If four coins are flipped at once, find the probability that there will be at least 2 heads. Round your answer to 3 decimal places.
To find the probability of a specific event, we need to divide the number of favorable outcomes by the total number of possible outcomes.
Let's consider the possible outcomes when flipping four coins. Each coin has two possible outcomes: heads or tails. So, for four coins, we have a total of 2^4 = 16 possible outcomes.
Now, let's determine the number of favorable outcomes (at least 2 heads). We can do this by considering the complementary event, which is having fewer than 2 heads (0 or 1 head).

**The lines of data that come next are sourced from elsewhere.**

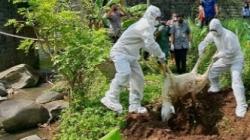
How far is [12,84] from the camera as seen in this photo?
14805 millimetres

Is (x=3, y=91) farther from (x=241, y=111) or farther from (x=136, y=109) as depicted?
(x=241, y=111)

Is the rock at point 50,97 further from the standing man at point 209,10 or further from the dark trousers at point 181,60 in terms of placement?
the standing man at point 209,10

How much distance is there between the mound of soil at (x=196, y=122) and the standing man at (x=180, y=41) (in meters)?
3.29

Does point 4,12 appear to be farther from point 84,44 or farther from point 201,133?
point 201,133

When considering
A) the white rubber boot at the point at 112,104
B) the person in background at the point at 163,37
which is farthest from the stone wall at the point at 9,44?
the white rubber boot at the point at 112,104

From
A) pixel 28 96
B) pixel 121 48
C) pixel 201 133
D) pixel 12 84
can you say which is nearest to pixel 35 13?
pixel 121 48

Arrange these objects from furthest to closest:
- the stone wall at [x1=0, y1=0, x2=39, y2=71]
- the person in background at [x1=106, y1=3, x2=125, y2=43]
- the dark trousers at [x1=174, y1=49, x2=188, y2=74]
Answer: the stone wall at [x1=0, y1=0, x2=39, y2=71]
the person in background at [x1=106, y1=3, x2=125, y2=43]
the dark trousers at [x1=174, y1=49, x2=188, y2=74]

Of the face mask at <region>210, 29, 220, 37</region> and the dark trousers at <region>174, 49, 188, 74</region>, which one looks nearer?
the face mask at <region>210, 29, 220, 37</region>

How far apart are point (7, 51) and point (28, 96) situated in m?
2.80

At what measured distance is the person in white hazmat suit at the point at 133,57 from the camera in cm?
883

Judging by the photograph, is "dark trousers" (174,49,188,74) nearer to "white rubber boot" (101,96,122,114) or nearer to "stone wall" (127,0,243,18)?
"white rubber boot" (101,96,122,114)

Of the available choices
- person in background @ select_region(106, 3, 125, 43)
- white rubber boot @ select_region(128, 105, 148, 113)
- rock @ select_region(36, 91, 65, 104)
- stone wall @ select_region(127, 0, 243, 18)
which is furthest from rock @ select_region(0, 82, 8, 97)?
stone wall @ select_region(127, 0, 243, 18)

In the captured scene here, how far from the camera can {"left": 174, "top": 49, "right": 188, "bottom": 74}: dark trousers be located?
42.4ft

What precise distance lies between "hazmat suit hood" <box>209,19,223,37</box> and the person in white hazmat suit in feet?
2.50
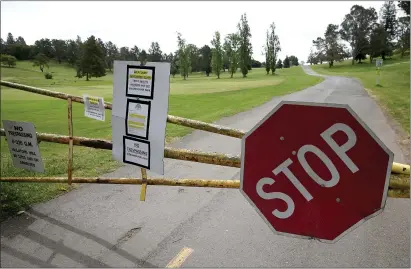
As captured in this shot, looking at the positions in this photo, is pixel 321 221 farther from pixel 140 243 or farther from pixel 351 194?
pixel 140 243

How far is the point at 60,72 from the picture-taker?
52.1 feet

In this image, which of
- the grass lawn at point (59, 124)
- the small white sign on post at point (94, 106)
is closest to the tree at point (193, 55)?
the grass lawn at point (59, 124)

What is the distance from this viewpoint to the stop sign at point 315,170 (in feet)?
4.98

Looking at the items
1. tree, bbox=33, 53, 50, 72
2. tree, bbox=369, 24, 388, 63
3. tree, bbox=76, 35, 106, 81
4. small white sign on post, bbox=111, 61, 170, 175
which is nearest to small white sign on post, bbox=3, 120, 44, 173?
small white sign on post, bbox=111, 61, 170, 175

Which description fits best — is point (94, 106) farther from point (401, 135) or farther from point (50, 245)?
point (401, 135)

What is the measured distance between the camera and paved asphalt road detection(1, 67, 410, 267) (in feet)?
10.1

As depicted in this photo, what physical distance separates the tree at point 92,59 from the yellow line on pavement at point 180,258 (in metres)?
7.77

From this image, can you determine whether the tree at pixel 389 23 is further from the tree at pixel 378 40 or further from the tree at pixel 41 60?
the tree at pixel 41 60

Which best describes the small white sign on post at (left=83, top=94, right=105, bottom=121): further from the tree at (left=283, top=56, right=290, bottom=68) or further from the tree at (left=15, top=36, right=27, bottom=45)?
the tree at (left=283, top=56, right=290, bottom=68)

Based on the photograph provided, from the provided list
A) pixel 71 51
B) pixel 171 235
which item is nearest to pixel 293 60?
pixel 71 51

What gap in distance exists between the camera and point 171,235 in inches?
139

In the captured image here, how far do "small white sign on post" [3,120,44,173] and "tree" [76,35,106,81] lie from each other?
5.96 meters

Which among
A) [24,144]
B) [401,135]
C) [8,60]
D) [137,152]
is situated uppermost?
[8,60]

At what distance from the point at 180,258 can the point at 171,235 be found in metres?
0.47
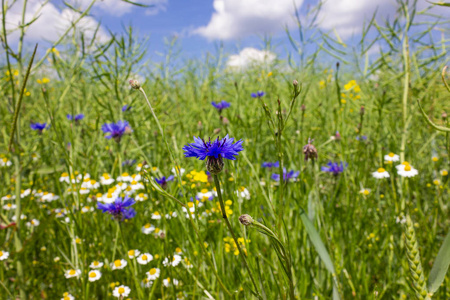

Number of outcomes with 0 heads: There is only one outcome with 0 heads, which is all four coins landing on tails (TTTT).
Number of outcomes with 1 head: To determine this, we need to consider the various combinations. There are 4 ways to choose which coin will be heads, and for each choice, the remaining 3 coins will be tails. So, there are a total of 4 possible outcomes with 1 head (HTTT, THTT, TTHT, TTTH).
So, the number of favorable outcomes (fewer than 2 heads) is 1 (0 heads) + 4 (1 head) = 5.
Now, the probability of getting at least 2 heads can be determined as follows:
P(at least 2 heads) = 1 - P(fewer than 2 heads)
P(at least 2 heads) = 1 - (number of favorable outcomes / total number of outcomes)
P(at least 2 heads) = 1 - (5 / 16)
P(at least 2 heads) = 1 - 0.3125
P(at least 2 heads) = 0.6875 (rounded to 3 decimal places)
Therefore, the probability is 0.688.